Lorsque Calvin Johnson, le parrain indéboulonnable de l’indie pop US, sort un nouveau disque, on ne se pose pas trop de questions, on l’achète (je connais un paquet de petits potes pour lesquels ce sera pareil, y compris une chouette autrice de BD. D’ailleurs, Calvin est le ciment indéfectible de bon nombre d’amitiés nouées autour de la musique). Puis on questionne un peu le ”personnel” à l’œuvre : ici Patrick Carney (batteur des Black Keys, derrière les fûts donc, mais également à la basse, aux claviers, à la guitare électrique et à la production, à Nashville, Tennessee, dans son Audio Eagle Studio) mais aussi, et c’est plus inattendu, Mlle Michelle Branch, Mme Carney à la ville, aux chœurs, soit le second couteau des filles folkeuses passées maîtresses en power ballads sur ondes FM, plus précisément la seconde vague, celle qu’on n’aurait jamais voulu entendre déferler, les Avril Lavigne et autres Nelly Furtado après les fantastiques Joan Osborne et autres gracieuses Sheryl Crow qui avaient inondé les années 2000 (d’ailleurs la FM -quoi ça ?- ne s’en est toujours pas relevée).
Dans la balance du « Wonderful Beast » donc : du total vintage crédible et de l’improbable folk FM, tout ça pour nous donner… tout simplement le meilleur album de Calvin Johnson depuis des années (depuis « Before the Dream Faded » donc) ! Ce n’est pas du même divin tonneau que The Halo Benders évidemment, mais ça donne tout autant le tournis.
Notre baryton-basse, toujours aussi nonchalant, coule sa voix traînante et caoutchouteuse puisque prose combat contre musique il y a toujours eu avec lui.
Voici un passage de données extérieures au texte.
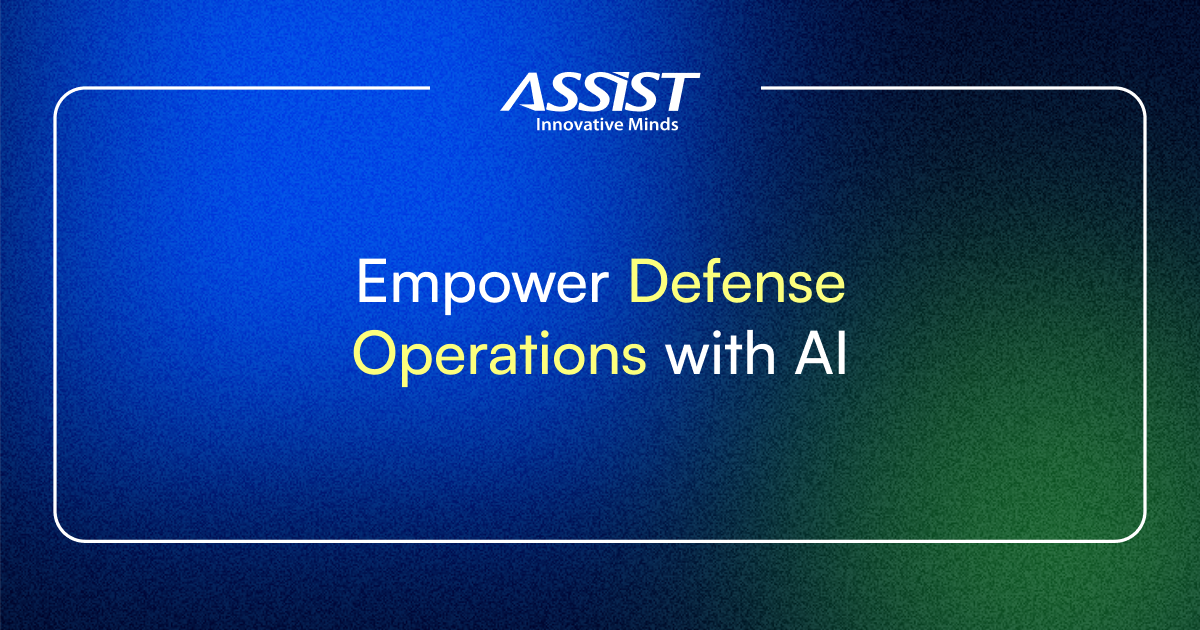 ASSIST
Innovative Minds

Empower Defense Operations with AI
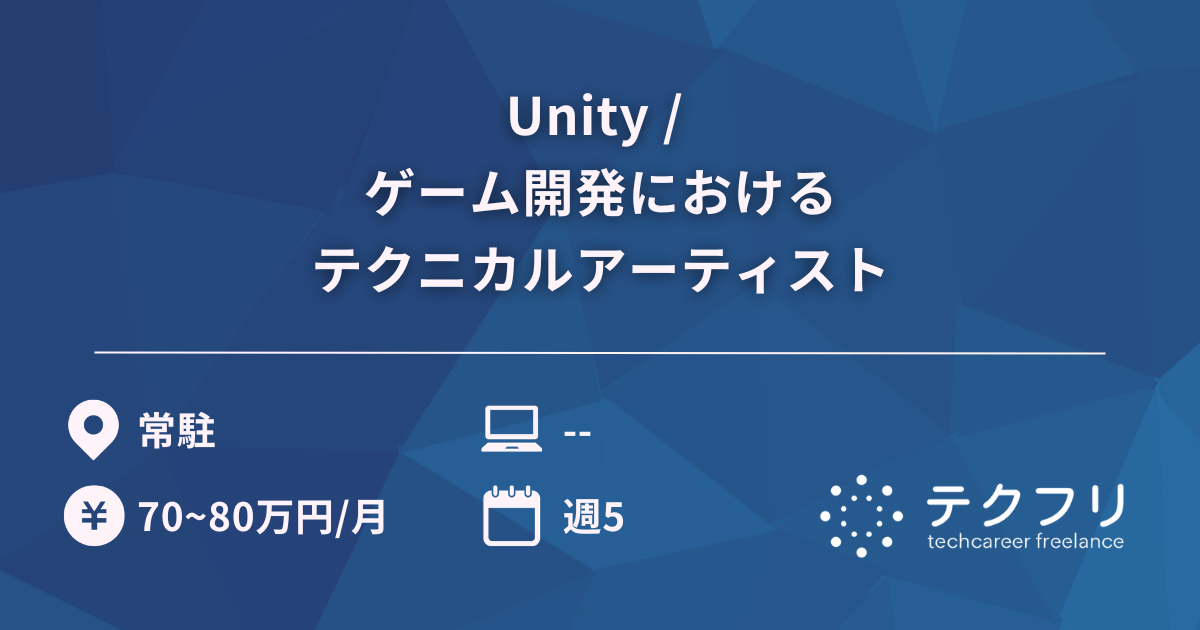 Unity /
ゲーム開発における
テクニカルアーティスト

常駐

--

¥ 70~80万円/月

週5

テクフリ
techcareer freelance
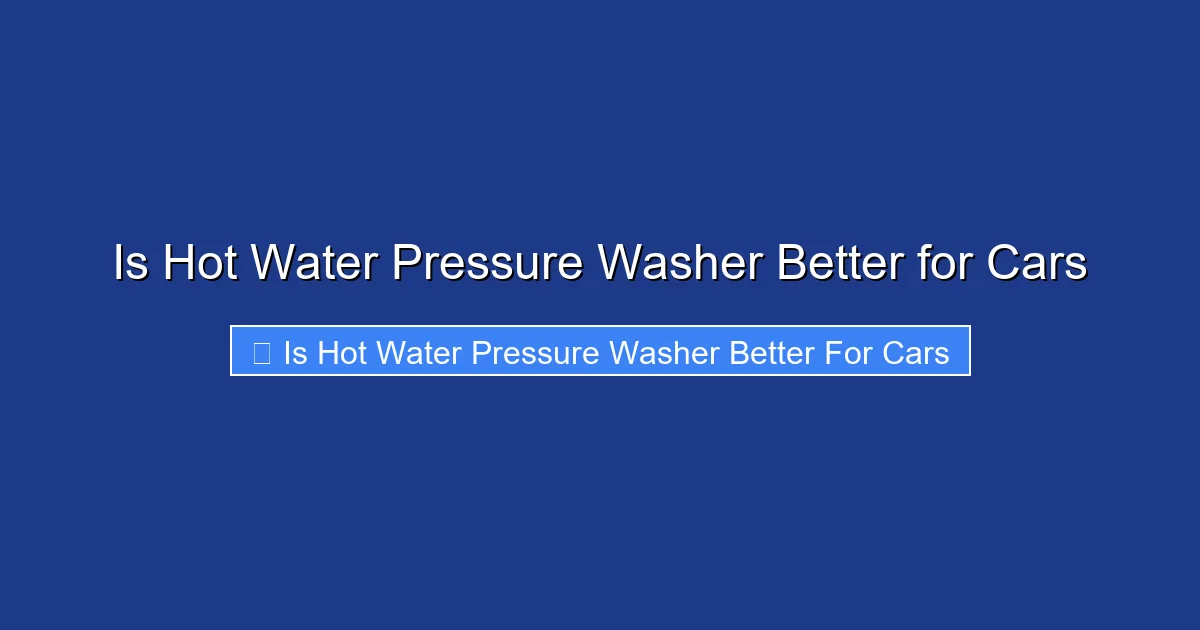 Is Hot Water Pressure Washer Better for Cars

Is Hot Water Pressure Washer Better For Cars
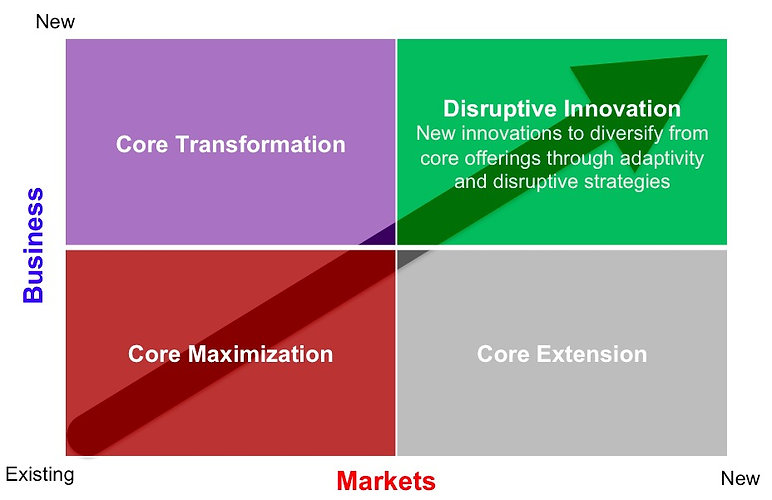 New

Business

Core Transformation

Disruptive Innovation
New innovations to diversify from core offerings through adaptivity and disruptive strategies

Core Maximization

Core Extension

Existing

Markets

New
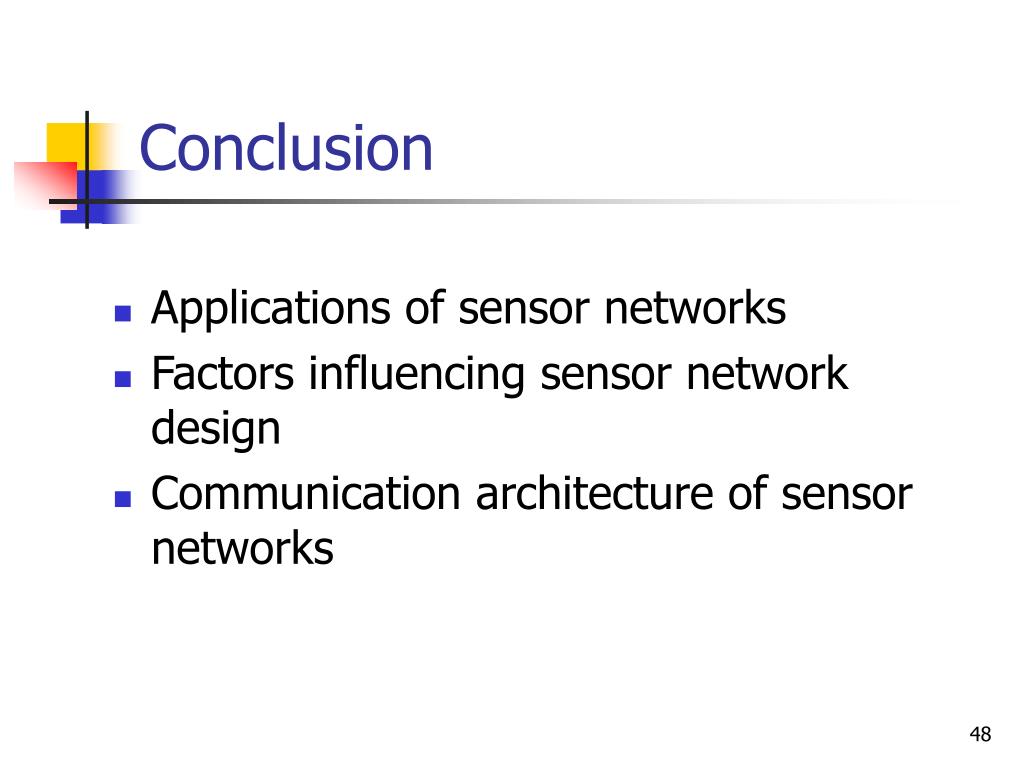 Conclusion

- Applications of sensor networks
- Factors influencing sensor network design
- Communication architecture of sensor networks

48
C’est sexy, romantique, blues, foutraque et dansant (si ce n’est dance) à l’image de « Like You Do » (avec clip foufou, toujours bricolé avec les moyens du bord). Que notre vieille tante d’Olympia bande encore et, qu’en pleine andropause, fasse encore le mariole dans son jardin en short (très court !) en jean, voilà qui nous touche beaucoup.
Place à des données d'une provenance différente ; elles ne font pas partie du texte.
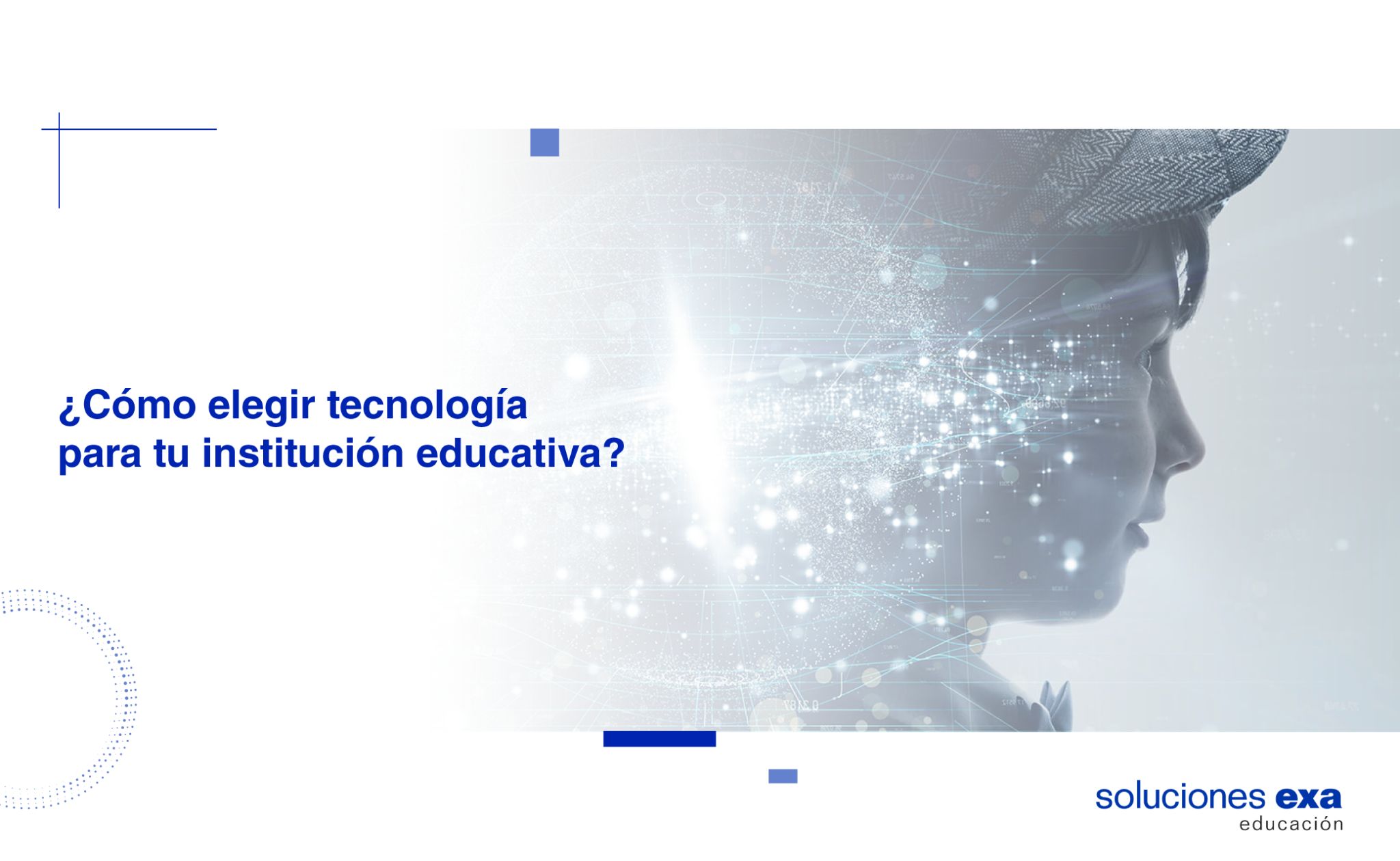 ¿Cómo elegir tecnología para tu institución educativa?

soluciones exa
educación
Les basses y sont toujours gouleyantes, les guitares acides et fuzz, les claviers barrés (« Kiss me Sweetly », entre autres). Rien de très neuf, ni de révolutionnaire, mais le tout est diablement efficace et fait pour la gigote indie pop. S’il en reste. Ceux qui l’ont vu onduler sur scène me comprendront. C’est désinhibant pour tous.
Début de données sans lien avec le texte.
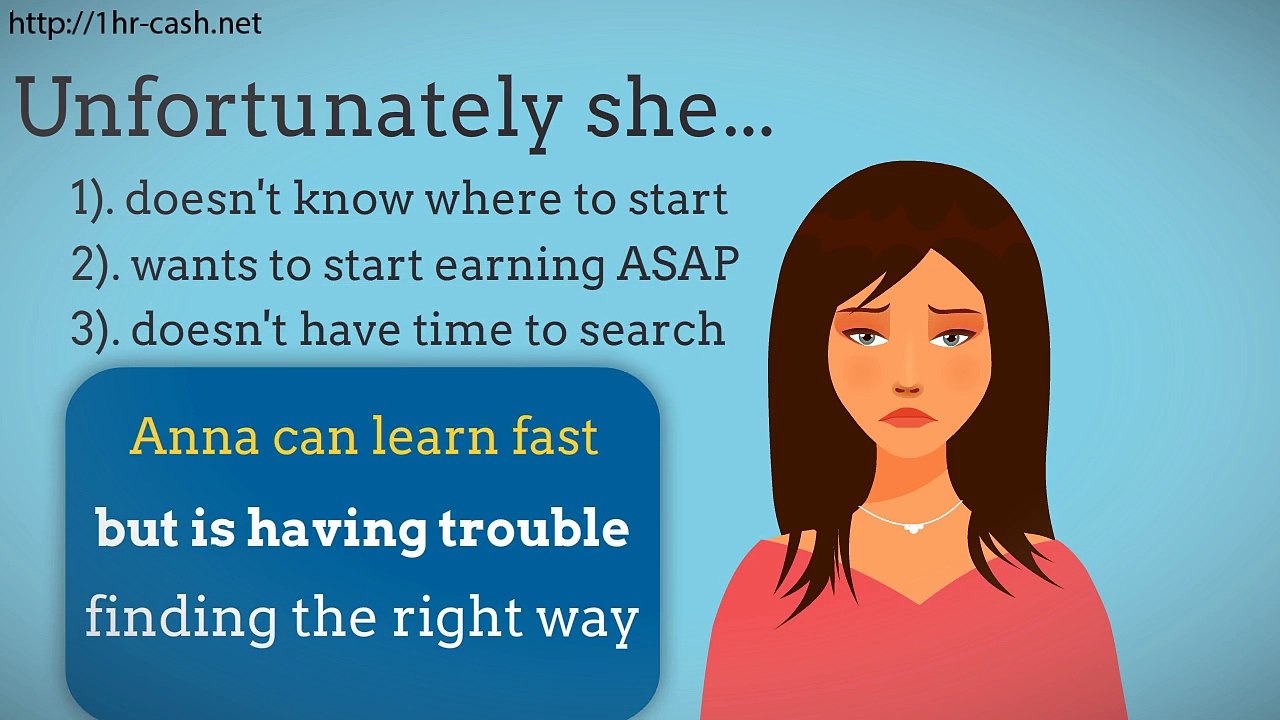 http://1hr-cash.net

Unfortunately she...

1). doesn't know where to start
2). wants to start earning ASAP
3). doesn't have time to search

Anna can learn fast
but is having trouble
finding the right way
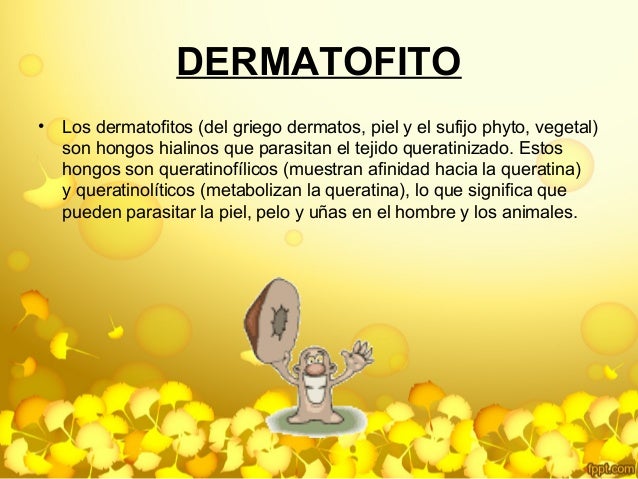 DERMATOFITO

• Los dermatofitos (del griego dermatos, piel y el sufijo phyto, vegetal) son hongos hialinos que parasitan el tejido queratinizado. Estos hongos son queratinofílicos (muestran afinidad hacia la queratina) y queratinolíticos (metabolizan la queratina), lo que significa que pueden parasitar la piel, pelo y uñas en el hombre y los animales.

fppt.com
Comme dans les bons albums d’antan de dans l’temps, il y a aussi unité de son et de ton là où « Before The Dream Faded » fouillait un peu partout, et c’est ça qu’on aimait aussi, avec baisses de régime et moments glorieux. Ici tout est du même baril de poudre à laver le blues dans la dance, le rock et ses trucs dans l’ambient rêveur, et, surtout, noyer le mouron dans la fête (« When the weekend comes around », tube dépressif).
Alors que les Hive Dwellers de Calvin Johnson, incluant pourtant mes chouchous et défunts de Mahjongg, m’avait déçu par leur côté propret country-rock (où était passée leur folie kraut lo-fi ?), je remercie la famille Carney d’avoir donné un écrin de luxe hyper solide pour épancher le petit cœur de beurre de cacahuète de l’ami Calvin, toujours aussi amoureux, bien et malheureux, suivant les titres.
Le parrain est toujours le roi, inattendu (bien malin qui pourra prédire ce que notre Calvinou produira et sortira sur son label), inouï (ah ce blues déviant à xylophone et synthé modulaire, « Blues Come Runnin »…), une vraie Wonderful Beast.